Mom nods slowly. “It’s fine. I understand.”

And from one second to the next, the indignation is gone, replaced by her typical motherly enthusiasm—which goes hand in hand with her instinct to tell the world what her daughter has accomplished.

“Girls, Sol found an apartment!” she shouts to the women behind her—some having their nails done, others with caps on their heads. One of my mom’s loyal customers, Edna, a divorced sixty-five-year-old lady who goes to the salon every other week to straighten her hair or dye her roots, lowers the beauty magazine she is reading and waves at the screen.

“Hey, Sol! Congratulations, dear!”

“Let’s not celebrate yet!” Mom says. “Sol, you need to give us some details.”

I bite my lip. Oh dear. I didn’t want to have this conversation in the middle of a home goods store.

“I’ll call you when I get home, okay? I have to—”

“Ah, Sol, now you’ll tell us all about it!” My cousin that works at the salon, Luana, takes the phone out of my mom’s hand and sits with it on the couch. Other women gather around her, including Luana’s younger sister and my former roommate, Mariana, my mom, and my teenage cousin, Bruna, who is often there doing her homework while waiting for Tio Antônio to pick her up after work.

“Do you live alone, Sol?” Bruna asks me. She is sixteen and already dreaming of the day she can leave her parents’ house. Like me, Bruna can’t stand crowded homes, especially when the people living in them have little care for privacy and introversion. I should feel lucky that Erik is so mindful about personal space.

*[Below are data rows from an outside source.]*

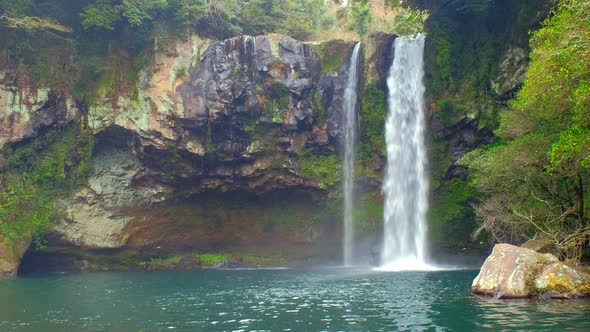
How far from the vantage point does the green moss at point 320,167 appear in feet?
107

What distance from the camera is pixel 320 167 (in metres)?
32.7

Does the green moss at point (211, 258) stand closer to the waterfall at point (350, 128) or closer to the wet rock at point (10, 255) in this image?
the waterfall at point (350, 128)

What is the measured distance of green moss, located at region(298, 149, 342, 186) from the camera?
107 feet

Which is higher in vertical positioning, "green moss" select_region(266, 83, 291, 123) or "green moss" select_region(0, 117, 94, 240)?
"green moss" select_region(266, 83, 291, 123)

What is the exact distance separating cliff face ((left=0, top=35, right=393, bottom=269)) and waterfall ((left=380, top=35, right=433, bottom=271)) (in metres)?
1.84

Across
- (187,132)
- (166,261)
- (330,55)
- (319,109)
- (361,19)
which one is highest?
(361,19)

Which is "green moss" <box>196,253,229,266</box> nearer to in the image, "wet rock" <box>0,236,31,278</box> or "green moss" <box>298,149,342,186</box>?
"green moss" <box>298,149,342,186</box>

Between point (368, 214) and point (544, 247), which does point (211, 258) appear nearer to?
point (368, 214)

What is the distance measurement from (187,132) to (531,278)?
21168 millimetres

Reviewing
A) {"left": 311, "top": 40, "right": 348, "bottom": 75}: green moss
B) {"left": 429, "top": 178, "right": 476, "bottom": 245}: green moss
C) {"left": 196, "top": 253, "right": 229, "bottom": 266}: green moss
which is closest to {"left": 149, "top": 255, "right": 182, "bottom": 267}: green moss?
{"left": 196, "top": 253, "right": 229, "bottom": 266}: green moss

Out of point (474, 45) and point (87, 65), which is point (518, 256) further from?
point (87, 65)

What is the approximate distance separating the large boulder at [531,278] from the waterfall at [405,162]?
14.5m

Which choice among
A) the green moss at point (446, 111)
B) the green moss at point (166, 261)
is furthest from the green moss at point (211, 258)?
the green moss at point (446, 111)

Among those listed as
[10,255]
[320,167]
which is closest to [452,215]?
[320,167]
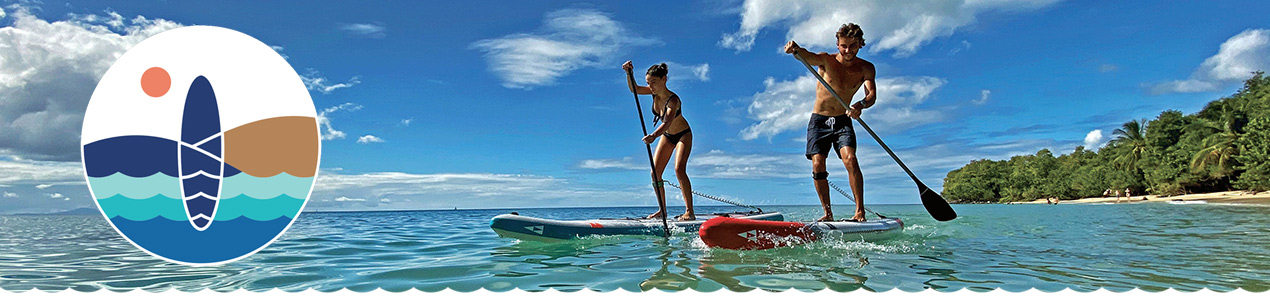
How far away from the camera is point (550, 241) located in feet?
25.3

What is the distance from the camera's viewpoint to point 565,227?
777 centimetres

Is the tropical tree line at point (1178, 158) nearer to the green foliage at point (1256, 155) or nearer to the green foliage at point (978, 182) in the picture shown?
the green foliage at point (1256, 155)

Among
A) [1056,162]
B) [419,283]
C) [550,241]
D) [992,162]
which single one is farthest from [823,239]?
[992,162]

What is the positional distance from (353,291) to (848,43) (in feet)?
18.2

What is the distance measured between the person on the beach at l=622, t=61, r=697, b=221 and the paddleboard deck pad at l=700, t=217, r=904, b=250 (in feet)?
6.57

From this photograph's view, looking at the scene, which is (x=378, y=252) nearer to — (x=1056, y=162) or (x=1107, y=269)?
(x=1107, y=269)

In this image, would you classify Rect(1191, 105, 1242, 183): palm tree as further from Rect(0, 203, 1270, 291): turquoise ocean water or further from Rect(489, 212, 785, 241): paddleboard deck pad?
Rect(489, 212, 785, 241): paddleboard deck pad

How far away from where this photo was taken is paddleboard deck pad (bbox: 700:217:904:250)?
6.21 metres

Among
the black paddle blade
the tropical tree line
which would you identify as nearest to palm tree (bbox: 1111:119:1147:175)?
Answer: the tropical tree line

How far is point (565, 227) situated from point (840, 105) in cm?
356

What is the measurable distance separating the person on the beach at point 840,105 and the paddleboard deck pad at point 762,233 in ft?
2.22

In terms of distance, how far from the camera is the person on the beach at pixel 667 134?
831cm

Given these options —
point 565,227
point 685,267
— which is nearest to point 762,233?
point 685,267

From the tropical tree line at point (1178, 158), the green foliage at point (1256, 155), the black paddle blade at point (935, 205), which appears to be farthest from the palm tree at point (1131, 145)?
the black paddle blade at point (935, 205)
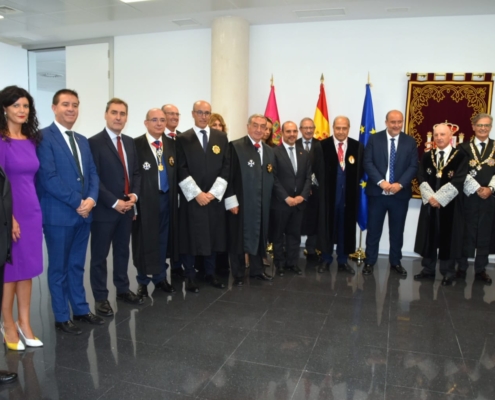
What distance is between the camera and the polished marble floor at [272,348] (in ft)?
7.69

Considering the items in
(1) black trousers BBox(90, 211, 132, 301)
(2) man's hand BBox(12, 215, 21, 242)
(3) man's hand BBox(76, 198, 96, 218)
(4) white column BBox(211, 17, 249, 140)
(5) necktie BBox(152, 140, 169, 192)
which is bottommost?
(1) black trousers BBox(90, 211, 132, 301)

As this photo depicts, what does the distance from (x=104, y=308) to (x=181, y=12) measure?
4069 mm

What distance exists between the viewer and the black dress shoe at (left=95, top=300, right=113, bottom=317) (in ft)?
10.8

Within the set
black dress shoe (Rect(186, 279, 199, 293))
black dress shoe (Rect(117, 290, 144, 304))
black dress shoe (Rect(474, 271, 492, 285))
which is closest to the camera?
black dress shoe (Rect(117, 290, 144, 304))

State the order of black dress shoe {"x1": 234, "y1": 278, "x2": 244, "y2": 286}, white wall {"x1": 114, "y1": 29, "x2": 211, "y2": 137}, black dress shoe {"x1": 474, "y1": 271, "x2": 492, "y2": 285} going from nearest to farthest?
black dress shoe {"x1": 234, "y1": 278, "x2": 244, "y2": 286}, black dress shoe {"x1": 474, "y1": 271, "x2": 492, "y2": 285}, white wall {"x1": 114, "y1": 29, "x2": 211, "y2": 137}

“Do you, Sol?” someone is asking me. Mariana, maybe.

“How much do you pay? Is it near the city center?” a customer I don’t recognize asks.

“Copenhagen must be a dream city!” Another unknown voice.

“Sol, you don’t live alone, do you?” says Edna.

“The person I live with is nice,” I say, taking a quick glimpse at Erik. He is a few steps ahead of me, looking at some boxes on a shelf.

“Is she a student? What is her name?” Mom asks.

I used the word “person” to avoid gender, which is a hard thing in my language. But I can’t escape now. I don’t lie to my family.

“Erik. No, he’s not a student.”

WRONG ANSWER, WRONG ANSWER—their stares scream at me like a wailing siren. My face becomes hot.

“Are you living with a man?” My mom is literally shouting now. While her expression is shocked and disapproving, the other women have more amused reactions. Some laugh, some clap, and others tap each other as if they have already made a bet about me. I roll my eyes.